Questions about pictured scenes
━━━━━━━━━━
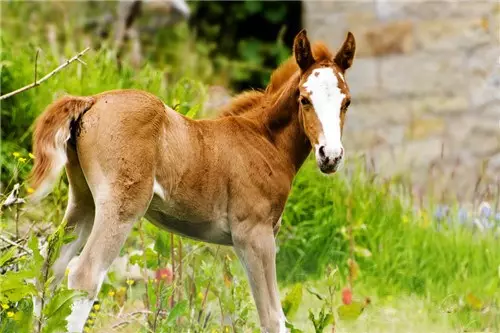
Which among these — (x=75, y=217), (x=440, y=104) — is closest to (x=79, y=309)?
(x=75, y=217)

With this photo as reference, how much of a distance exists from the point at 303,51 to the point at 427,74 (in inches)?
202

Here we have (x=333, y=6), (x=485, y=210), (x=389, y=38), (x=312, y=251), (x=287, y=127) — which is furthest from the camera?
(x=333, y=6)

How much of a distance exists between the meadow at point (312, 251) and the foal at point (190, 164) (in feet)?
1.87

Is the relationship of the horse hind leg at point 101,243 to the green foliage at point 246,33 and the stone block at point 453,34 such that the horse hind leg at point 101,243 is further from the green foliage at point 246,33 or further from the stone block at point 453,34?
the green foliage at point 246,33

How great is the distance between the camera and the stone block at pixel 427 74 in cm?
927

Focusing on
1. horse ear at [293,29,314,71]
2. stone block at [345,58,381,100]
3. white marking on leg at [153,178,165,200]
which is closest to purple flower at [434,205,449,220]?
stone block at [345,58,381,100]

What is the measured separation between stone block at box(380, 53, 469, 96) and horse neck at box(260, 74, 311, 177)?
487cm

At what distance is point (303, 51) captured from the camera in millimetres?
4410

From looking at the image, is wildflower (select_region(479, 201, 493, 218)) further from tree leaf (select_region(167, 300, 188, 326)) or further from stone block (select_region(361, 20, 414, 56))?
tree leaf (select_region(167, 300, 188, 326))

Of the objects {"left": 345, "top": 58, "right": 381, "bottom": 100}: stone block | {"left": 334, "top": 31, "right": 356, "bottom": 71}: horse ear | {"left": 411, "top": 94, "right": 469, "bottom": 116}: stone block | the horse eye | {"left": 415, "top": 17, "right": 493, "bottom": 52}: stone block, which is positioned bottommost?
{"left": 411, "top": 94, "right": 469, "bottom": 116}: stone block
━━━━━━━━━━
* _EXERCISE BRIEF_
Copy the lines above word for word, leaving out the pictures.

* _REPLY TO THE TASK_
Which among these — (x=75, y=217), (x=440, y=104) — is closest to (x=79, y=309)?
(x=75, y=217)

With this photo as reference, how much of a distance exists from the point at 303,51 to the point at 427,74 (in inches)?
202

Here we have (x=333, y=6), (x=485, y=210), (x=389, y=38), (x=312, y=251), (x=287, y=127) — which is furthest from the camera?
(x=333, y=6)

How much of a distance exists between the meadow at point (312, 251) and the foal at point (190, 164) (in feet)?
1.87

Is the relationship of the horse hind leg at point 101,243 to the green foliage at point 246,33 and the stone block at point 453,34 such that the horse hind leg at point 101,243 is further from the green foliage at point 246,33 or further from the stone block at point 453,34?
the green foliage at point 246,33

How great is the distance between the camera and the stone block at pixel 427 74 in cm?
927

Focusing on
1. horse ear at [293,29,314,71]
2. stone block at [345,58,381,100]
3. white marking on leg at [153,178,165,200]
which is closest to purple flower at [434,205,449,220]?
stone block at [345,58,381,100]

What is the measured separation between stone block at box(380, 53, 469, 96) and horse neck at box(260, 74, 311, 177)?
487cm

At what distance is point (303, 51) captured from the camera in millimetres?
4410

From looking at the image, is wildflower (select_region(479, 201, 493, 218)) further from tree leaf (select_region(167, 300, 188, 326)) or further from stone block (select_region(361, 20, 414, 56))?
tree leaf (select_region(167, 300, 188, 326))

Of the objects {"left": 345, "top": 58, "right": 381, "bottom": 100}: stone block | {"left": 334, "top": 31, "right": 356, "bottom": 71}: horse ear | {"left": 411, "top": 94, "right": 469, "bottom": 116}: stone block | the horse eye | {"left": 415, "top": 17, "right": 493, "bottom": 52}: stone block, which is positioned bottommost?
{"left": 411, "top": 94, "right": 469, "bottom": 116}: stone block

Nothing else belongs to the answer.